Like the FMB’s own findabuilder.co.uk site, the trustmark site also has some guidance about “protecting yourself from rogues”. And, of course, there is nothing about the dangers of paying upfront. Maybe the FMB had that bit surgically removed as its price for coming on board and giving the organisation some weight in the marketplace. But I can’t help feeling that the FMB will gain more from Trustmark — a DTI sponsored initiative — than vice versa. And the poor old consumer won’t be the least bit protected by either body, as far as I can tell.
So is it ever OK to pay upfront?
I reckon there are some circumstances where it’s fine for a builder to request an upfront payment. Notably where the client has specified some fittings which have to be paid for in advance, or at least require a substantial deposit and for which the builder is acting as a middleman. This happens with a lot of imported gear and it also happens with a large number of timber frame companies. There is also a case for demanding a small deposit on small jobs where the client needs to show that they are serious, say on a new kitchen or a bathroom.

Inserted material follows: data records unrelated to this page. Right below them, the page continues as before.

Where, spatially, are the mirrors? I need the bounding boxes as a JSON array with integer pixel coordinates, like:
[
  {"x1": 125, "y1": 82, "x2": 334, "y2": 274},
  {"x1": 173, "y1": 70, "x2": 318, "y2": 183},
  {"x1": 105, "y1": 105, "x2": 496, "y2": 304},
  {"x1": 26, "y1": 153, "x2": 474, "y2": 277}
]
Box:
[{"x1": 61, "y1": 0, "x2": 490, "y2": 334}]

But for 90% of building jobs, the materials are (or should be) being purchased on credit and the labour is being paid for a week in arrears so there should be no reason for the contractor to demand an upfront payment, except to ease his cashflow. And a builder with a stretched cashflow is, in my book, one to avoid.
On the other hand, there is good reason to pay a builder in stages as the job progresses. It’s best to tie these interim payments in with landmarks so that everybody knows where they stand. A builder with a solid cashflow would be able to work on something like a payment once a month, maybe once a fortnight. Any less than that and the warning bell should be ringing. The very fact that the FMB doesn’t omit “demanding payment upfront” as one of its code of conduct points suggests strongly to me that many FMB members simply haven’t got the wherewithal to float a small building job. That’s not to say they won’t do a good job, but I personally would be far happier to employ a builder who belonged to no trade organisation who didn’t demand cash upfront than one who was a member of the FMB who did.